Searching for Biases in the First Round of the Draft

The numbers heavily favor Corey Ray being productive early in his career. (via Univ. of Louisville Sports Info.)

The numbers heavily favor Corey Ray being productive early in his career. (via Univ. of Louisville Sports Info.)

Major League Baseball’s amateur draft is something of a crapshoot. Even in the early portion of the first round, where teams reap significant value from their picks on average, busts aren’t uncommon. Delmon Young, Matt Bush, Bryan Bullington, Matt Hobgood. The list goes on. Meanwhile, Mike Trout fell all the way to the 25th overall pick, and quickly blossomed into a generational talent.

Some degree of volatility is expected due to the sheer difficulty of what teams are tasked with doing. Figuring out how good a 21-year-old college kid will be at age-25 is a tall order, while doing so for a high schooler is an even taller order. Amateur players are inherently risky assets, which almost certainly helps explain the unevenness of first round draft returns.

But I’d posit that at least some of that unevenness isn’t purely the result of random chance. Some of this is likely a case-by-case basis thing: More thorough scouting of the New Jersey area might have predicted Mike Trout’s star potential, for example. But perhaps there’s also something that runs deeper than that. Perhaps there are systemic biases in the way teams evaluate first-round talent, causing certain types of players to be overvalued or undervalued in the first round.
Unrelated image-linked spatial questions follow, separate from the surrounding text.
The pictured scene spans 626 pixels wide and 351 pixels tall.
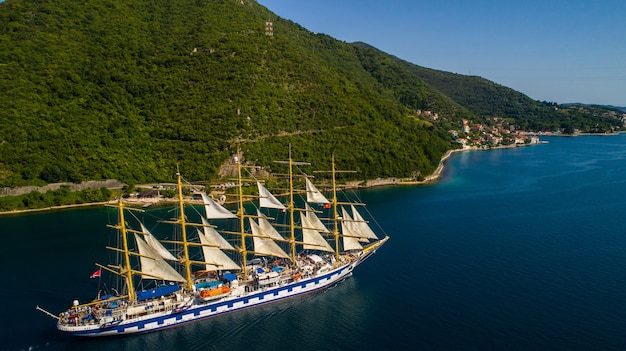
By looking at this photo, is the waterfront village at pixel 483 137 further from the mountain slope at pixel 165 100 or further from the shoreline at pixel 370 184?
the mountain slope at pixel 165 100

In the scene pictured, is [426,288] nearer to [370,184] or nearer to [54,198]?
[370,184]

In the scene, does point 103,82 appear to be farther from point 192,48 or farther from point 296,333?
point 296,333

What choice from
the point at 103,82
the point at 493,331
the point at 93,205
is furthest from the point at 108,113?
the point at 493,331

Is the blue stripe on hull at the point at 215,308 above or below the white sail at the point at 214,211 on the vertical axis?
below

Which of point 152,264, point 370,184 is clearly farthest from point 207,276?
point 370,184

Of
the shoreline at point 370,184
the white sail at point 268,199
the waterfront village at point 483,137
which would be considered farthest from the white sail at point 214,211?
the waterfront village at point 483,137

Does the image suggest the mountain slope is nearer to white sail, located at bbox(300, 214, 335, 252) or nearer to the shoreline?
the shoreline

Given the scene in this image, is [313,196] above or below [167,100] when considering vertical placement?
below
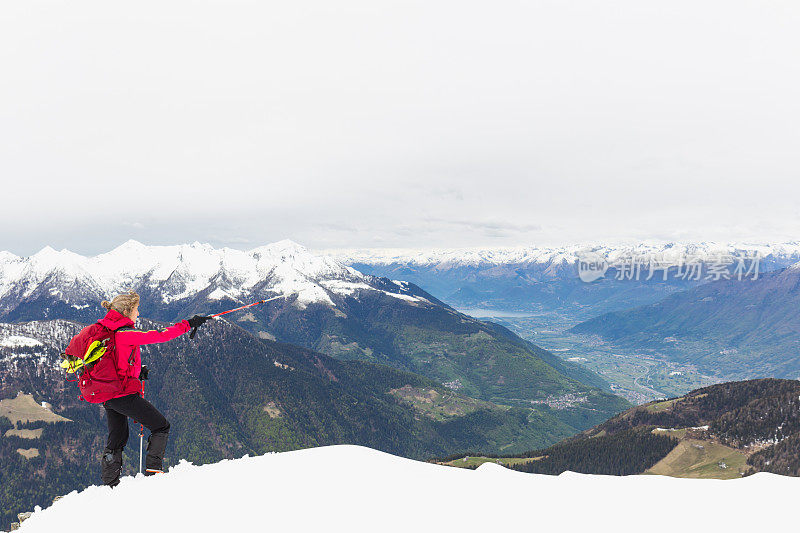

As you probably guessed, I did some math to search for these biases. If you’re not interested in reading about the nitty-gritty and would rather just read my conclusions, feel free to skip to the paragraph that starts with “That last paragraph was a bit wonky.” Everyone else, let’s get nerdy.

I ran some regressions to identify possible biases. My data set includes all players drafted within the first 30 picks from 2002-2009, which I split into hitters and pitchers. I excluded draftees who did not sign. It’s still a little early to know what to make of players drafted in 2010 and later, especially for some of the high school draftees like 2010 No. 2 overall pick Jameson Taillon, who just made his major league debut this week.

My dependent variable was WAR over a player’s first four years of team control. For players who haven’t eschewed their first four team control years yet, I filled in the remaining years using RoS 2016 projections from the FanGraphs depth charts. Most of the players I had to use projections for weren’t good enough for it to make a noticeable difference: Only six from this category were projected for more than 1 WAR this year.

To start, I included a variable for a player’s draft selection in my regression to act as a proxy for his perceived value. It isn’t uncommon for a player to fall a few picks in the first round of the draft for signability reasons, which muddies the calculus a bit. But by and large, the spot at which a player is drafted correlates strongly with his perceived value.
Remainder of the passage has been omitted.